Task instructions
Every entry is to be reproduced word for word, but the images are not.

BEGIN Data provided

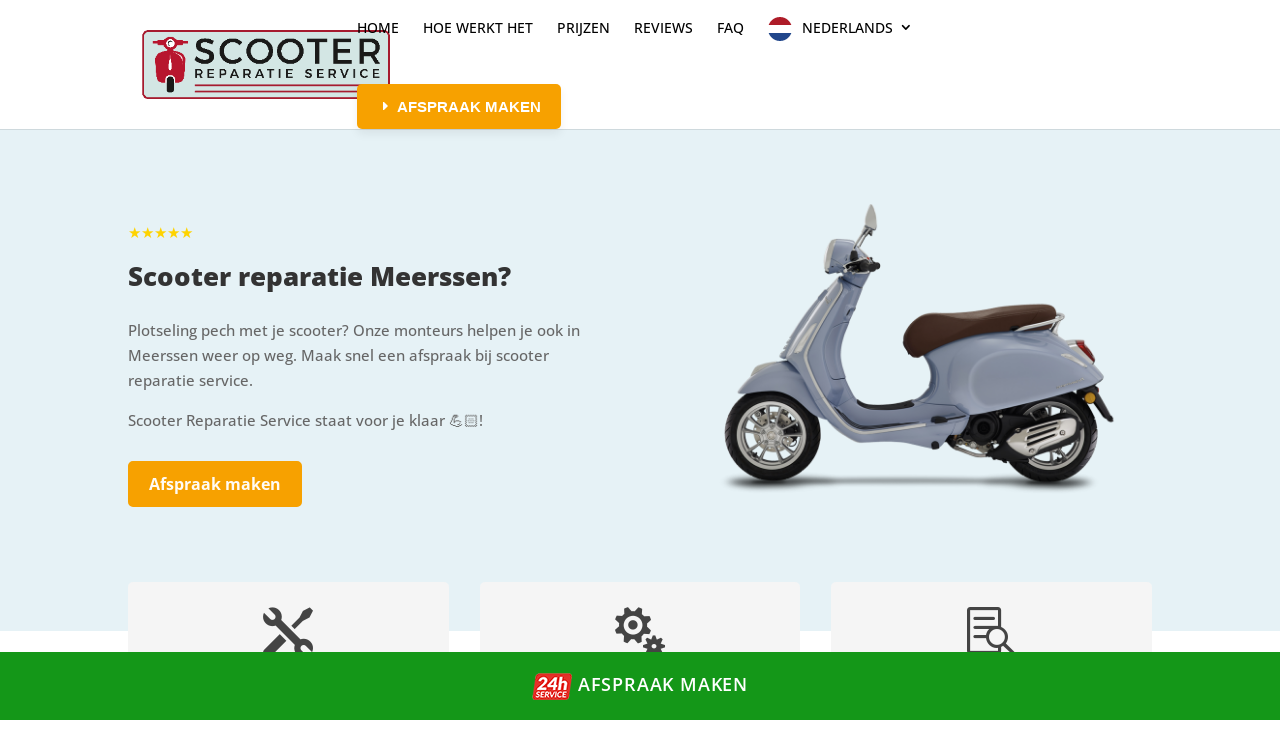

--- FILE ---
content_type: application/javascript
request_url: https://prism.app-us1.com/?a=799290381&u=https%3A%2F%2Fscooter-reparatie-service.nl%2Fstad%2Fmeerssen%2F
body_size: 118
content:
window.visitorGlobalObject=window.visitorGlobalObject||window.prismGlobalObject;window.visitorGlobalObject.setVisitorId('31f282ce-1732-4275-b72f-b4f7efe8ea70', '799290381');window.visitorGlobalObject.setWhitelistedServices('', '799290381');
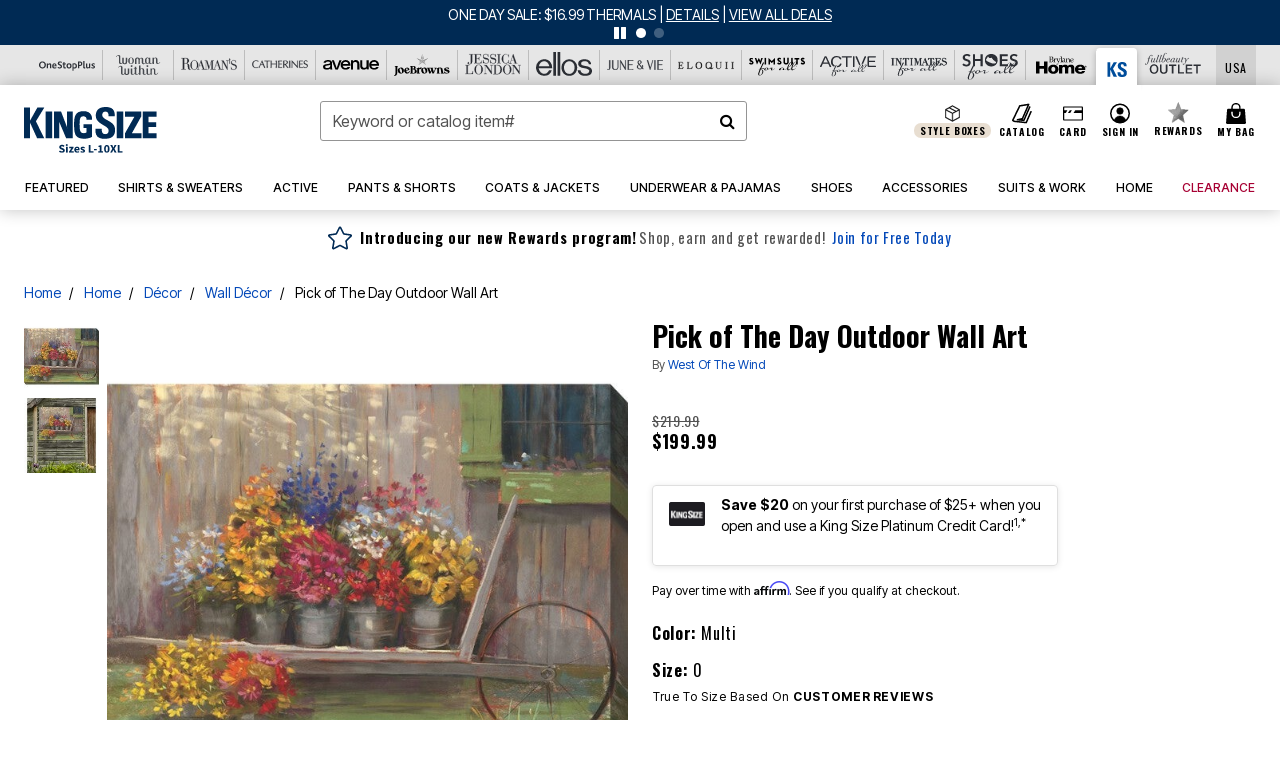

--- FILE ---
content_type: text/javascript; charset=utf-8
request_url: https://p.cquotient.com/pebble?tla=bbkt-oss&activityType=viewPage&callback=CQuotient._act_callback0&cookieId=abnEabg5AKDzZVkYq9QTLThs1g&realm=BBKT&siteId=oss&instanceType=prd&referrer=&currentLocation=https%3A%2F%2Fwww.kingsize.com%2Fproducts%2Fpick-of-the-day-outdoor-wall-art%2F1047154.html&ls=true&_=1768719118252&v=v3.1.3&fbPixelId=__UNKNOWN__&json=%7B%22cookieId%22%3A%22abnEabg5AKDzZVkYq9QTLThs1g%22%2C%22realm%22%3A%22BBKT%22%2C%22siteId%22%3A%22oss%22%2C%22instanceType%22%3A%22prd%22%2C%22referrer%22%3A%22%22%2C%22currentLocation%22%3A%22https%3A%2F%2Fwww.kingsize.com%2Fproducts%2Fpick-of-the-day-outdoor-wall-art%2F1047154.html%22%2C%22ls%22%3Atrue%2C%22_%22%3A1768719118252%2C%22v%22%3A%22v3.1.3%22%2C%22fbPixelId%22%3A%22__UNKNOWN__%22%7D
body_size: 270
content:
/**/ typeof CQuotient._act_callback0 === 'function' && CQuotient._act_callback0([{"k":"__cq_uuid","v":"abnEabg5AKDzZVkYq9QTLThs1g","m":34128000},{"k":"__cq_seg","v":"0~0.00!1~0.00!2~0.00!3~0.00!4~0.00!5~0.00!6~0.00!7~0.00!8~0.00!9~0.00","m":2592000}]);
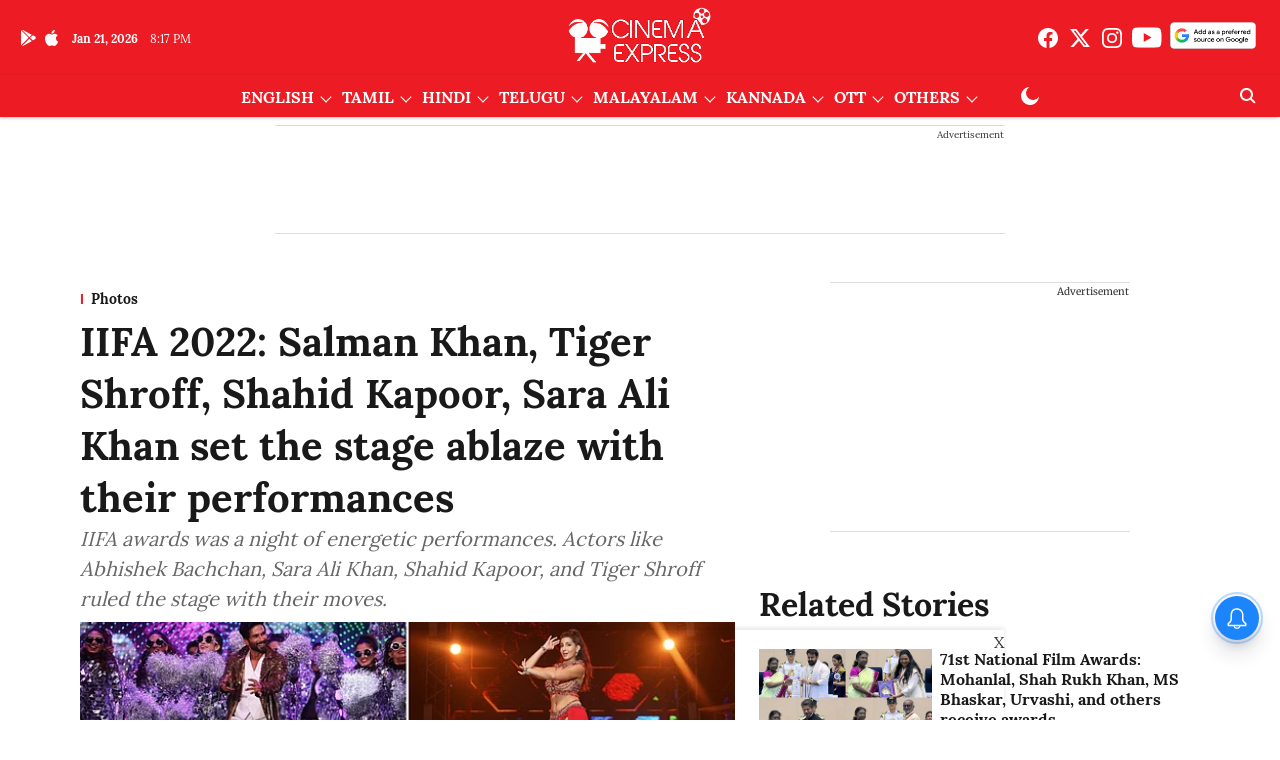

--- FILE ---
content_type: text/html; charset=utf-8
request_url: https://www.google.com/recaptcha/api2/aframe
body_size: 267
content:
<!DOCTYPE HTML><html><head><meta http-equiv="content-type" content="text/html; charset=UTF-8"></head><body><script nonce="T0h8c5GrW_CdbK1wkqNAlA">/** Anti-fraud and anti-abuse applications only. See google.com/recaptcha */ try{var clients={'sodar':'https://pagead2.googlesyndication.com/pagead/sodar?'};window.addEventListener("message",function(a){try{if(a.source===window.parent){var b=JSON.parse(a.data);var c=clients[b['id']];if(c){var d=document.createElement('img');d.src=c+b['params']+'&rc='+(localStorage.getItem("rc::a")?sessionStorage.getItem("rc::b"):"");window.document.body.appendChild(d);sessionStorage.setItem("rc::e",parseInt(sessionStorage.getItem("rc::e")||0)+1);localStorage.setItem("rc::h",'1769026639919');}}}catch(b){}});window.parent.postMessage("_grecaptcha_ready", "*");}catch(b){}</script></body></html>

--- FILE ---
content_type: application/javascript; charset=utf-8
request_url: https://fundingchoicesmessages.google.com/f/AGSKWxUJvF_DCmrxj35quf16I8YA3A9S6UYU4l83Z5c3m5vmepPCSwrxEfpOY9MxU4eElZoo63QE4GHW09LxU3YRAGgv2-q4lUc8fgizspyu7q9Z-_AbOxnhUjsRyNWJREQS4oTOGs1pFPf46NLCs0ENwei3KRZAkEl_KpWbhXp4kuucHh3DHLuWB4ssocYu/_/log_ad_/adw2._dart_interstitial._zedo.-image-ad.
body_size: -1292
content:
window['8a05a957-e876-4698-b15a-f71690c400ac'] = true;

END Data provided

Solution to this exercise
--- FILE ---
content_type: application/javascript
request_url: https://prism.app-us1.com/?a=799290381&u=https%3A%2F%2Fscooter-reparatie-service.nl%2Fstad%2Fmeerssen%2F
body_size: 118
content:
window.visitorGlobalObject=window.visitorGlobalObject||window.prismGlobalObject;window.visitorGlobalObject.setVisitorId('31f282ce-1732-4275-b72f-b4f7efe8ea70', '799290381');window.visitorGlobalObject.setWhitelistedServices('', '799290381');

--- FILE ---
content_type: text/javascript; charset=utf-8
request_url: https://p.cquotient.com/pebble?tla=bbkt-oss&activityType=viewPage&callback=CQuotient._act_callback0&cookieId=abnEabg5AKDzZVkYq9QTLThs1g&realm=BBKT&siteId=oss&instanceType=prd&referrer=&currentLocation=https%3A%2F%2Fwww.kingsize.com%2Fproducts%2Fpick-of-the-day-outdoor-wall-art%2F1047154.html&ls=true&_=1768719118252&v=v3.1.3&fbPixelId=__UNKNOWN__&json=%7B%22cookieId%22%3A%22abnEabg5AKDzZVkYq9QTLThs1g%22%2C%22realm%22%3A%22BBKT%22%2C%22siteId%22%3A%22oss%22%2C%22instanceType%22%3A%22prd%22%2C%22referrer%22%3A%22%22%2C%22currentLocation%22%3A%22https%3A%2F%2Fwww.kingsize.com%2Fproducts%2Fpick-of-the-day-outdoor-wall-art%2F1047154.html%22%2C%22ls%22%3Atrue%2C%22_%22%3A1768719118252%2C%22v%22%3A%22v3.1.3%22%2C%22fbPixelId%22%3A%22__UNKNOWN__%22%7D
body_size: 270
content:
/**/ typeof CQuotient._act_callback0 === 'function' && CQuotient._act_callback0([{"k":"__cq_uuid","v":"abnEabg5AKDzZVkYq9QTLThs1g","m":34128000},{"k":"__cq_seg","v":"0~0.00!1~0.00!2~0.00!3~0.00!4~0.00!5~0.00!6~0.00!7~0.00!8~0.00!9~0.00","m":2592000}]);

--- FILE ---
content_type: text/html; charset=utf-8
request_url: https://www.google.com/recaptcha/api2/aframe
body_size: 267
content:
<!DOCTYPE HTML><html><head><meta http-equiv="content-type" content="text/html; charset=UTF-8"></head><body><script nonce="T0h8c5GrW_CdbK1wkqNAlA">/** Anti-fraud and anti-abuse applications only. See google.com/recaptcha */ try{var clients={'sodar':'https://pagead2.googlesyndication.com/pagead/sodar?'};window.addEventListener("message",function(a){try{if(a.source===window.parent){var b=JSON.parse(a.data);var c=clients[b['id']];if(c){var d=document.createElement('img');d.src=c+b['params']+'&rc='+(localStorage.getItem("rc::a")?sessionStorage.getItem("rc::b"):"");window.document.body.appendChild(d);sessionStorage.setItem("rc::e",parseInt(sessionStorage.getItem("rc::e")||0)+1);localStorage.setItem("rc::h",'1769026639919');}}}catch(b){}});window.parent.postMessage("_grecaptcha_ready", "*");}catch(b){}</script></body></html>

--- FILE ---
content_type: application/javascript; charset=utf-8
request_url: https://fundingchoicesmessages.google.com/f/AGSKWxUJvF_DCmrxj35quf16I8YA3A9S6UYU4l83Z5c3m5vmepPCSwrxEfpOY9MxU4eElZoo63QE4GHW09LxU3YRAGgv2-q4lUc8fgizspyu7q9Z-_AbOxnhUjsRyNWJREQS4oTOGs1pFPf46NLCs0ENwei3KRZAkEl_KpWbhXp4kuucHh3DHLuWB4ssocYu/_/log_ad_/adw2._dart_interstitial._zedo.-image-ad.
body_size: -1292
content:
window['8a05a957-e876-4698-b15a-f71690c400ac'] = true;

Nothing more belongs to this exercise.